В темноте своей спальни Цицерон заплакал. Теренция шевельнулась, что-то пробормотала, легла на бок. Цицерон завернулся в толстое одеяло и вышел в ледяной перистиль. И там выплакался, жалея как себя, так и Помпея. Давно уже не было того живого, до странности бесцеремонного семнадцатилетнего юноши, с каким Цицерон познакомился в Пицене во время войны. Помпей Страбон, отец этого юноши, воевал против италийцев. О, если бы несчастный молоденький Цицерон уже тогда мог знать, что сулит ему эта встреча! Он понял бы, почему Помпей всегда был с ним добр. Он понял бы, зачем тот спас ему жизнь в те далекие годы. Чтобы однажды, в будущем, ее отнять.
По утрам Рим всегда просыпался под шум и гул. Ночами тяжелые, запряженные волами телеги грохотали по узким улицам, доставляя товары на рынок и в лавки, а также материалы на фабрики и металлические болванки в литейные мастерские. Рим, позевывая, готовился к серьезной работе. Делать деньги всем нравилось. Это был римский стиль.
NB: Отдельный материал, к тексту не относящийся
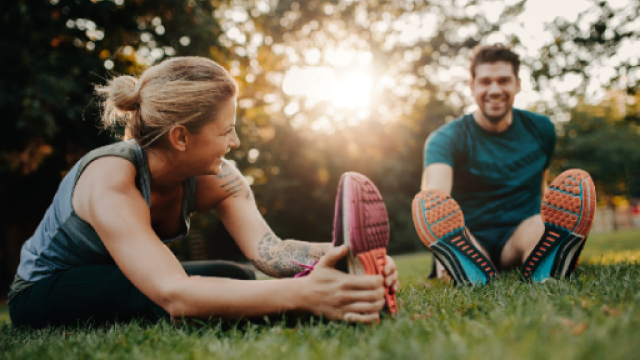 foto di due sportivi, un ragazzo e una ragazza che fanno stretching su un prato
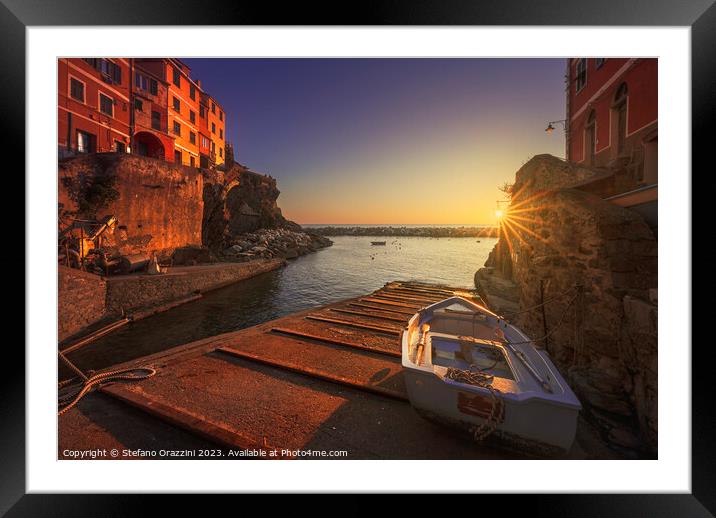 Riomaggiore village, a boat in front of the sea. Cinque Terre Framed Mounted Print by Stefano Orazzini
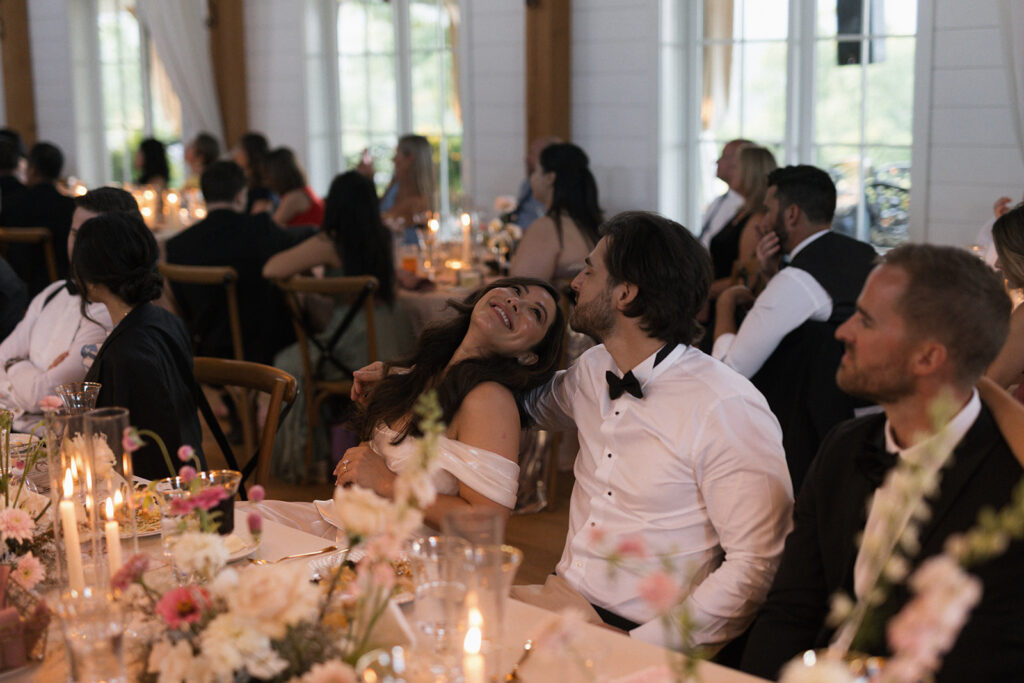 Bride and groom smiling at each other during wedding reception dinner surrounded by candles and florals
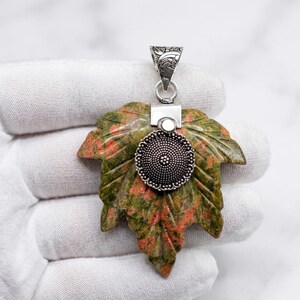 May include: A leaf-shaped pendant carved from mottled green and orange stone. The pendant features a central circular silver-toned metal embellishment with a beaded texture and a decorative silver-toned metal bail at the top for attachment.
Но на рассвете пятого дня суда над Милоном великий город словно оцепенел. Помпей буквально перекрыл его важнейшие жизненные каналы. В пределах Сервиевой стены все замерло. Ни одна закусочная не открылась, ни одна таверна не распахнула ставни на окнах, ни одна пекарня не развела еще с ночи огней. Ни один ларек не был вынесен на базарную площадь, а в углах ее не было видно ни важных философов, ни внимающих им школяров. Ни один банк не позванивал серебром, ни одна брокерская контора не щелкала счетами. И зазывать к себе посетителей не решался ни один книготорговец, ни один ювелир. Да и зазывать было, собственно, некого. Рабам в этот день не давали никаких поручений, а свободные римляне оставались в домах, предпочитая общество домочадцев сутолоке духовных общин, клубов и братств.
Тишина оглушала. Каждая улица, ведущая на Форум, была заблокирована мрачными, неразговорчивыми солдатами, а на самом Форуме над развевающимися плюмажами шлемов сирийского легиона грозно блестели наконечники пик. В это девятое по счету и очень морозное апрельское утро главную площадь города охраняли две тысячи легионеров, а еще три тысячи были рассредоточены по всему Риму. Чтобы придать действу видимость непредвзятости, к месту судилища согнали около сотни мужчин и нескольких женщин. Они дрожали от холода и со страхом оглядывались по сторонам.